Start of Selected extract
I’m “biast” (con): nothing
(what is this about? see my critic’s minifesto)
Military veteran Fern (Leven Rambin, from TV’s True Detective) returns home to rural middle America in the wake of her father’s death hoping to reconnect with her estranged brother. Instead, she finds herself saddled with Cecil (Landon Edwards), a little boy of around eight or nine, dressed in rags, who wandered out of the Missouri woods one day and latched onto her in a way that the local social worker, Mike (Jim Parrack: Suicide Squad), approves of: she’s a better option than the indifferent foster care the kid would end up in. Cecil won’t talk about himself, his family, or where he comes from, and he’s full of odd ideas and mannerisms. Is he just a sad lost abandoned child, or could he be a “tatterdemalion,” a demon of Ozark legend who preys on the kindly souls who take pity on it? And does that even matter if Fern, suffering from PTSD, and not only because of her army service, doesn’t have much pity to give?

With her second feature — after her insightful Twilight Zone-ish fantasy The Brass Teapot in 2013 — director Ramaa Mosley engages in an extraordinarily delicate balancing act between drama and horror, set in a very specific part of the real world where stories of monsters are not mere entertaining fun, and where superstition is not harmless. I don’t think I’ve ever seen a film that so exquisitely captures the damage that supernatural thinking wreaks on the psyches of individuals and communities alike, yet while also maintaining its own plausible deniability, its own ambiguity, for as long as it does. Whether or not demons are real here, the terrors that folk associate with them lead them to behave in appallingly inhumane ways. Magical thinking and appeals to — or active denials of — evil spirits are very much part and parcel, here, of nightmares that are all too real: abuse, neglect, trauma.
End of Selected extract
Start of Data records
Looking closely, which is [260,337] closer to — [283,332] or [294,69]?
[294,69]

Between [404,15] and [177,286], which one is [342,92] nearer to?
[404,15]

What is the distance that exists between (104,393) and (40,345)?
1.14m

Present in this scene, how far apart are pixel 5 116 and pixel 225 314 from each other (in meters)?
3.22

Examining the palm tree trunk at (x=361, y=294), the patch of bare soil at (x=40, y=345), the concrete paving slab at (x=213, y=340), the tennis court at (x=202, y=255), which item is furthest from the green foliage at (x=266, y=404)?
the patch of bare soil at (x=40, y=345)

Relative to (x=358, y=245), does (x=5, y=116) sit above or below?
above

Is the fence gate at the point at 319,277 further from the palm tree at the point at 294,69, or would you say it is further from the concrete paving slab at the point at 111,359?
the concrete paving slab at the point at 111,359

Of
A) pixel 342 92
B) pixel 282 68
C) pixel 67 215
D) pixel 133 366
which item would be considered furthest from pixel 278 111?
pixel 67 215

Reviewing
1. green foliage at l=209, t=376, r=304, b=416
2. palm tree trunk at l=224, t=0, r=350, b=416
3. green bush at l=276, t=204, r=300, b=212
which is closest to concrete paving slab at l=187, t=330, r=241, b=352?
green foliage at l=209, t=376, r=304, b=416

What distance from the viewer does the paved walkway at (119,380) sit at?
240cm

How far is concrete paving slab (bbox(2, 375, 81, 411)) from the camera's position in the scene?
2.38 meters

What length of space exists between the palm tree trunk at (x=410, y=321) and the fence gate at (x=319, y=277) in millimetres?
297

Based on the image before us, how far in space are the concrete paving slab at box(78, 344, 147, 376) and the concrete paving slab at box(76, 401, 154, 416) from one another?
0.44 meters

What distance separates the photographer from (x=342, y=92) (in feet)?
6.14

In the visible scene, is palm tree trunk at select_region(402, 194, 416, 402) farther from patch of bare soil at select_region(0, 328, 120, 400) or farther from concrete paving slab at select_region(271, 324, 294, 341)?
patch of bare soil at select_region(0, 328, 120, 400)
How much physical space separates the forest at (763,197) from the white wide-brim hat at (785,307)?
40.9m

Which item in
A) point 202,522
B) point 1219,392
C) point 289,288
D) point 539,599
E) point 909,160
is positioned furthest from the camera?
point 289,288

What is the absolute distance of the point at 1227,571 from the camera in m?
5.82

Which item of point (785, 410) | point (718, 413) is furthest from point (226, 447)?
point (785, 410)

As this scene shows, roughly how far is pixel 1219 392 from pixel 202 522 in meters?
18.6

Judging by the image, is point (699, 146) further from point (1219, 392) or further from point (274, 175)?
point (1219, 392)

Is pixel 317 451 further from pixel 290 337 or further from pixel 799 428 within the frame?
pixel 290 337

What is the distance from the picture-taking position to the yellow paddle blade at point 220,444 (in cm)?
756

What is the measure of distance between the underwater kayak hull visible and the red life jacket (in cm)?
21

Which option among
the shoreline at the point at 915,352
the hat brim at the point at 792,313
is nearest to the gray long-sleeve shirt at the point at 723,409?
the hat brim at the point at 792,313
End of Data records
__Work item__
Translate this sentence from the film review into Spanish: "Cecil won’t talk about himself, his family, or where he comes from, and he’s full of odd ideas and mannerisms." The rows are separate material with no connection to the film review.

__Result__
Cecil no quiere hablar de sí mismo, de su familia ni de dónde viene, y está lleno de ideas y manías extrañas.